Easier to get started For those new to Materialize, we’ve cleaned up several of our docs, adding details on how to run Materialize in containerized environments, observability, and how to quickly connect Materialize to an existing database without Kafka. We’ve also added a web-based interactive demo that allows you to try out Materialize out of the box, without any installation.
What’s Coming in 0.5
Performance benchmarks and improvements
Materialize is already being used by customers with workloads in the terabytes and throughput in hundreds of thousands per second. To better quantify the user experience (as well as hold ourselves to a higher standard), we will be publishing comprehensive, reproducible benchmarks of Materialize. The hope is that this will also assist in resource sizing estimates for production deployments. The benchmarks we intend to publish will grade Materialize’s performance on a number of dimensions, including throughput, latency, scalability, and query complexity.

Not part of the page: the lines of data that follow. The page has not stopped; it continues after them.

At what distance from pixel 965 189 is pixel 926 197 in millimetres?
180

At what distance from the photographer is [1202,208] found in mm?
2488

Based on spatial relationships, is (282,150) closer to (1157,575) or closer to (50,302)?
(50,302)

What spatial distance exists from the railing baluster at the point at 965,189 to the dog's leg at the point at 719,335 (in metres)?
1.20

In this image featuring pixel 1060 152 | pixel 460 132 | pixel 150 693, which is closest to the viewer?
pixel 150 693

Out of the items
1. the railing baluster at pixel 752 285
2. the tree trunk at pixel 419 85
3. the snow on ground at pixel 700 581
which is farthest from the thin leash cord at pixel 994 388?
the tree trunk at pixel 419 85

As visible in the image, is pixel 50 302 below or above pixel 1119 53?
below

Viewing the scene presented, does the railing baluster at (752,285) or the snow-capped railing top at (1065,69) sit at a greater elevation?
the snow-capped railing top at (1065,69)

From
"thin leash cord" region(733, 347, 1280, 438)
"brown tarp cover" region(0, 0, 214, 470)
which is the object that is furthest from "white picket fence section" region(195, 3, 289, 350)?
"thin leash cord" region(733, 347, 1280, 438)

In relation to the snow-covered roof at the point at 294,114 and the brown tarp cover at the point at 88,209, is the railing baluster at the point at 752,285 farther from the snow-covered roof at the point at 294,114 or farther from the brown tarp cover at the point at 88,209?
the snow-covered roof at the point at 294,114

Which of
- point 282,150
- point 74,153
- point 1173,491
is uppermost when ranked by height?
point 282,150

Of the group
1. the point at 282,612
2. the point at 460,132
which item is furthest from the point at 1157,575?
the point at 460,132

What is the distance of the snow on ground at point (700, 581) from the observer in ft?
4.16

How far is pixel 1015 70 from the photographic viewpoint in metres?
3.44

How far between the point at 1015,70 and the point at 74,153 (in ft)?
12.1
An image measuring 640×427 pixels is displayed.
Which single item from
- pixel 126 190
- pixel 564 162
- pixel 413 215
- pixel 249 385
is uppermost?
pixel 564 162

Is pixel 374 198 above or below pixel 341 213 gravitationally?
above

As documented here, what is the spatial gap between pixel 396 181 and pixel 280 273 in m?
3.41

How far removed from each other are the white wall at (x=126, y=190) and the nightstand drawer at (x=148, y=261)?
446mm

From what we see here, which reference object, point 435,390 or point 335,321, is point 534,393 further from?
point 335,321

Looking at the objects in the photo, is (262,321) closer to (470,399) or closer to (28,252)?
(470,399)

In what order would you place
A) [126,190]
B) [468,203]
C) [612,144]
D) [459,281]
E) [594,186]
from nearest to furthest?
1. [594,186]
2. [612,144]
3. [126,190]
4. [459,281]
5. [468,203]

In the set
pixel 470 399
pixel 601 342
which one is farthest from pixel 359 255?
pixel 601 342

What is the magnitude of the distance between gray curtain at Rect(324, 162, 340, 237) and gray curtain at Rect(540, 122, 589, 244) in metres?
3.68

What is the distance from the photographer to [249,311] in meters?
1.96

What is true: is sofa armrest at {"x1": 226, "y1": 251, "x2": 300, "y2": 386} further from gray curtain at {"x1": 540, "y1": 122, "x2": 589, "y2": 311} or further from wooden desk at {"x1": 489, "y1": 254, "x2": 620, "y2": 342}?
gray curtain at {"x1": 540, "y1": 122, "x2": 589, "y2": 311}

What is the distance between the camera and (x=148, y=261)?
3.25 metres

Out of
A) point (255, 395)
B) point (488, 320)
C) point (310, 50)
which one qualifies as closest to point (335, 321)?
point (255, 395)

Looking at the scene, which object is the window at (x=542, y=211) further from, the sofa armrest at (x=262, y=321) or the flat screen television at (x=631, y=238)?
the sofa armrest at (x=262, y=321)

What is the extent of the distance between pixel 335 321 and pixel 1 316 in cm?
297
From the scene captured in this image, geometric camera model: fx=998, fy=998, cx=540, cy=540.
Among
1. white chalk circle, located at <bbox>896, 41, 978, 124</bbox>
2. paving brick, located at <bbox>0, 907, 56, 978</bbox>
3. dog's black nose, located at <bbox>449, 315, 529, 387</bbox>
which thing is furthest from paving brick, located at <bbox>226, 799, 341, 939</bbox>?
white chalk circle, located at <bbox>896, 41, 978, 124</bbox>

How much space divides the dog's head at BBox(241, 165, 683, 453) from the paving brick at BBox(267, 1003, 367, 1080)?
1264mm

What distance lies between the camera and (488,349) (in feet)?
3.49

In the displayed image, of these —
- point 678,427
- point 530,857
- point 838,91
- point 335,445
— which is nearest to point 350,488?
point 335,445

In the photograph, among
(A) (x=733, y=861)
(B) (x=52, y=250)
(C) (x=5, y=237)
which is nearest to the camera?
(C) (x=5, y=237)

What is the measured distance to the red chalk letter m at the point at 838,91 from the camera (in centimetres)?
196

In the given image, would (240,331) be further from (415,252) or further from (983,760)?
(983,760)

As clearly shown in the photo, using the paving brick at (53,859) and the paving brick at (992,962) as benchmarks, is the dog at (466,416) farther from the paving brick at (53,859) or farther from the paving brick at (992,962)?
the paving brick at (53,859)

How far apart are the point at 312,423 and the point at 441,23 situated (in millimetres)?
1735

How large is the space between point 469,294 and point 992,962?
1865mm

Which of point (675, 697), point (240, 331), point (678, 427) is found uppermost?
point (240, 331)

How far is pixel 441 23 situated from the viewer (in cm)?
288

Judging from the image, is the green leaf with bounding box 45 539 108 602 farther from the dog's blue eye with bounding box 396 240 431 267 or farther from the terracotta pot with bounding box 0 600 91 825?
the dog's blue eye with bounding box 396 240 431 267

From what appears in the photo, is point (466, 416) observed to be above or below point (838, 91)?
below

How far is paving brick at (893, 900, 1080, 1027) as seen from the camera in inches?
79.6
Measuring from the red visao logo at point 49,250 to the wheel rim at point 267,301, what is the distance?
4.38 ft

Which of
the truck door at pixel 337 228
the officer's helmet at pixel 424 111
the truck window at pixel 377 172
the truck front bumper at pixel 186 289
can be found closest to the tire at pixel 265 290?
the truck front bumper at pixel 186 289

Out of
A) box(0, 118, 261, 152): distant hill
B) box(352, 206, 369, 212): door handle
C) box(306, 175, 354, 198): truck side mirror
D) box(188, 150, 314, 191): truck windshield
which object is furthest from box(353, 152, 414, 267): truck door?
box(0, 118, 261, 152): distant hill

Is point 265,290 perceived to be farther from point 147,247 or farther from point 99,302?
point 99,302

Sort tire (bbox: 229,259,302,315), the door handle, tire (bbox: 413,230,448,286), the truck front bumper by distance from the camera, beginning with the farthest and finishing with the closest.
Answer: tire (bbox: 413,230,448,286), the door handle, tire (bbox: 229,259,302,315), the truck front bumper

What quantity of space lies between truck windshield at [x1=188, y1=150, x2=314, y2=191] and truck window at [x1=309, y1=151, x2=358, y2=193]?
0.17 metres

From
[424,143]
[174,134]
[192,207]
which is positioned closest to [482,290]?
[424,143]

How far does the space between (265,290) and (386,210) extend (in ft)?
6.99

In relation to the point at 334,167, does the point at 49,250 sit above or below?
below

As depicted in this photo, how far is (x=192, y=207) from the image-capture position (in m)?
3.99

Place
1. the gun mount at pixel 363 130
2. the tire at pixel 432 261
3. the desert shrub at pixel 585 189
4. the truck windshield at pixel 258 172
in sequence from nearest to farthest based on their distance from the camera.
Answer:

As we aggressively identify bottlenecks, we intend to solve them, then move on to the next bottleneck. While some bottlenecks will require larger refactors, this first phase will identify what refactors need to be done, and set the stage for larger, subsequent tasks.
We’ve begun to benchmark Materialize against several scenarios, including CH-Benchmark and the Yahoo Streaming Benchmark. Once we have these baseline values, we will be able to continue to evolve Materialize’s performance. We’re not just focused on synthetic performance, however. We’re continuing to improve ingest and query performance based on production customer feedback, with throughput targets of hundreds of thousands to millions of records per second, with latency in the tens of milliseconds.
Continuing to evolve source data persistence
This first release provides for repeatability for materialized views and avoids having to re-read source data across restarts. This will be a multi-release process, but we’re excited to get user feedback on this feature in 0.4!